**Stated goal**
In the material below, find the line with "In terms of distance, how"; set down that line and every line after it to the end, exactly, without pictures.

(Stored dataset items)
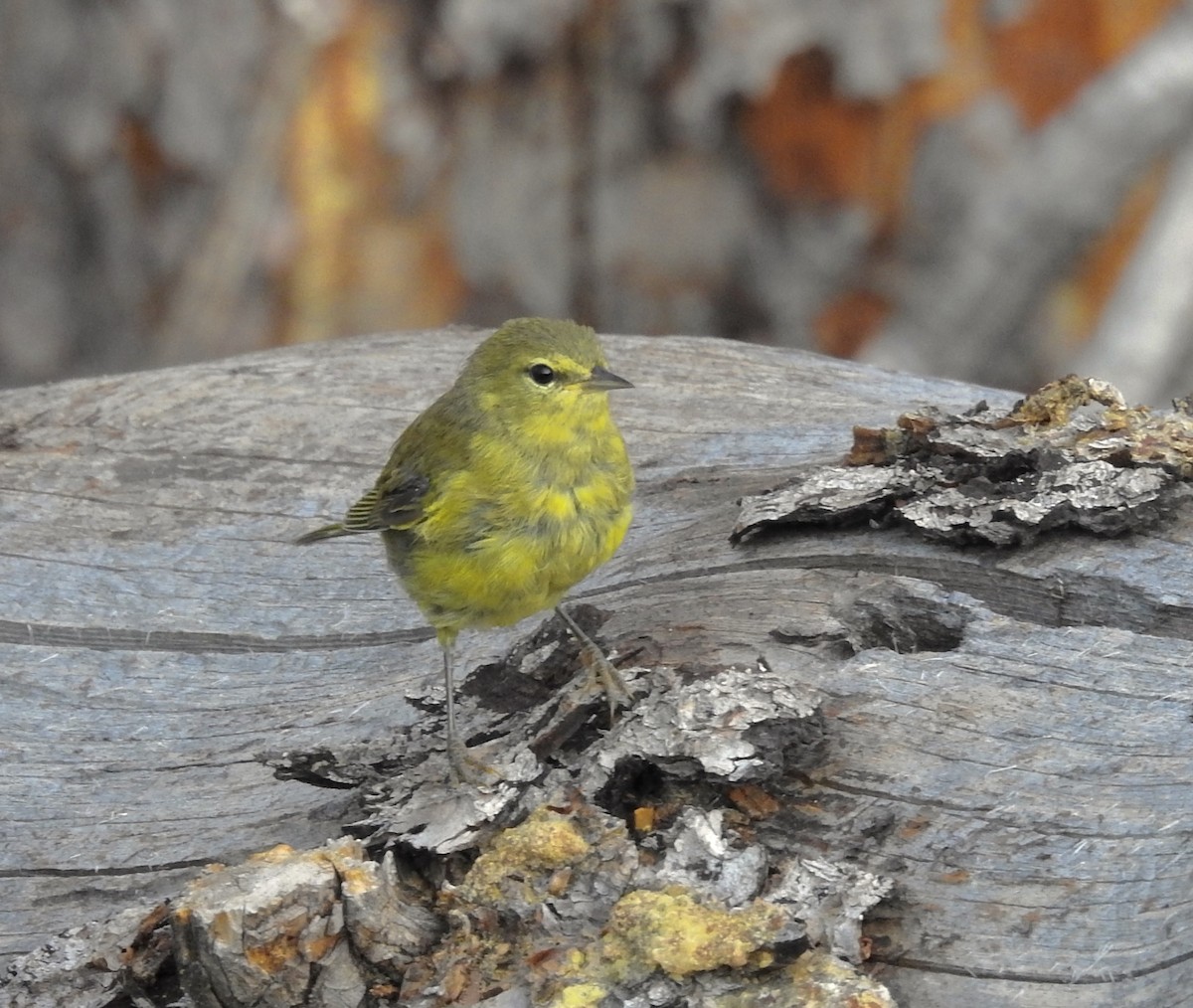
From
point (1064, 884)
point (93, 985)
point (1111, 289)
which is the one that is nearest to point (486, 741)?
point (93, 985)

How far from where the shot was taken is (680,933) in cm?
270

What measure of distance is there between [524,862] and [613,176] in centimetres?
538

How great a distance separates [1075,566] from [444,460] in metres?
1.65

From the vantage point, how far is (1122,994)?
8.75ft

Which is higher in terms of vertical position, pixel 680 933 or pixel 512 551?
pixel 512 551

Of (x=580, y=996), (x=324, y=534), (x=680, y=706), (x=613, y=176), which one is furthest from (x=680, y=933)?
(x=613, y=176)

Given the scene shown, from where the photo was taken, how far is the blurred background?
7.21 meters

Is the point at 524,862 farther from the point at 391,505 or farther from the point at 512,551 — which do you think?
the point at 391,505

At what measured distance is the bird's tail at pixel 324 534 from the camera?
4.29 metres

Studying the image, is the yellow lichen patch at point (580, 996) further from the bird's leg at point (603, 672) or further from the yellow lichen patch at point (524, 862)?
the bird's leg at point (603, 672)

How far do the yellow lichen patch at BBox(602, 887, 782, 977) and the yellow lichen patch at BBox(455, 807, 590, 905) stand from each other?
160 mm

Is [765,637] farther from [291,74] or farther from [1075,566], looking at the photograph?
[291,74]

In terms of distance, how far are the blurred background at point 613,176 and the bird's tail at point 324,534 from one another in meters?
3.65

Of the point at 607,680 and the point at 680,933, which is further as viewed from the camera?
the point at 607,680
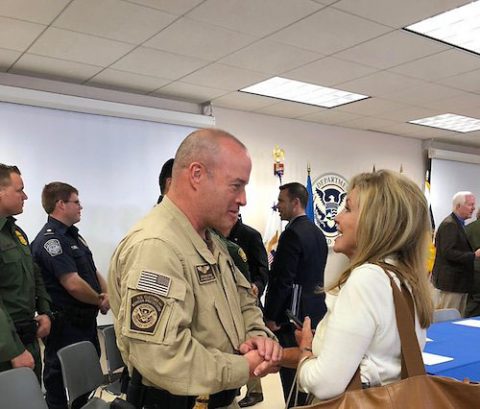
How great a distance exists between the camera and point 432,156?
7.48m

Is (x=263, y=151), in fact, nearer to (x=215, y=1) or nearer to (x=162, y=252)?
(x=215, y=1)

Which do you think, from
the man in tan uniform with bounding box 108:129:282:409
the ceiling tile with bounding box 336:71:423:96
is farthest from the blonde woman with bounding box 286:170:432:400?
the ceiling tile with bounding box 336:71:423:96

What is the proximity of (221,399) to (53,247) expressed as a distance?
2037mm

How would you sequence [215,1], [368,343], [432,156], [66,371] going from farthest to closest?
[432,156], [215,1], [66,371], [368,343]

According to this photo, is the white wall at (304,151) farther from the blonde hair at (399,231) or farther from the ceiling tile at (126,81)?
the blonde hair at (399,231)

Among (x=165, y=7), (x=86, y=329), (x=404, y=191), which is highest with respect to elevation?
(x=165, y=7)

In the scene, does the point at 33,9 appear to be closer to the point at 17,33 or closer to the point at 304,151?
the point at 17,33

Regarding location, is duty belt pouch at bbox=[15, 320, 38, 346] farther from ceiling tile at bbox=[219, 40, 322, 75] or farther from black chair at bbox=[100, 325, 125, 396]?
ceiling tile at bbox=[219, 40, 322, 75]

**Written reply**
In terms of distance, how far are the blurred background at point 613,176 and the bird's tail at point 324,534 from one another in meters?
3.65

Of the point at 607,680 and the point at 680,933, which is further as viewed from the camera?
the point at 607,680
How great a distance exists between the camera and point 432,156?
7.48m

Is (x=263, y=151), in fact, nearer to (x=215, y=1) or nearer to (x=162, y=252)?
(x=215, y=1)

Which do you think, from
the man in tan uniform with bounding box 108:129:282:409
the ceiling tile with bounding box 336:71:423:96
is farthest from the blonde woman with bounding box 286:170:432:400?
the ceiling tile with bounding box 336:71:423:96

What is the proximity of (221,399) to (53,247) expressed as a distance?
2037mm

How would you sequence [215,1], [368,343], [432,156], [66,371] going from farthest to closest?
[432,156], [215,1], [66,371], [368,343]

According to this photo, is the white wall at (304,151) farther from the blonde hair at (399,231) or farther from the ceiling tile at (126,81)?
the blonde hair at (399,231)

Among (x=165, y=7), (x=86, y=329), (x=404, y=191), which is highest with respect to elevation?
(x=165, y=7)

In the scene, does the point at 33,9 appear to be closer to the point at 17,33 or closer to the point at 304,151?
the point at 17,33

Regarding location, is duty belt pouch at bbox=[15, 320, 38, 346] farther from ceiling tile at bbox=[219, 40, 322, 75] or farther from black chair at bbox=[100, 325, 125, 396]?
ceiling tile at bbox=[219, 40, 322, 75]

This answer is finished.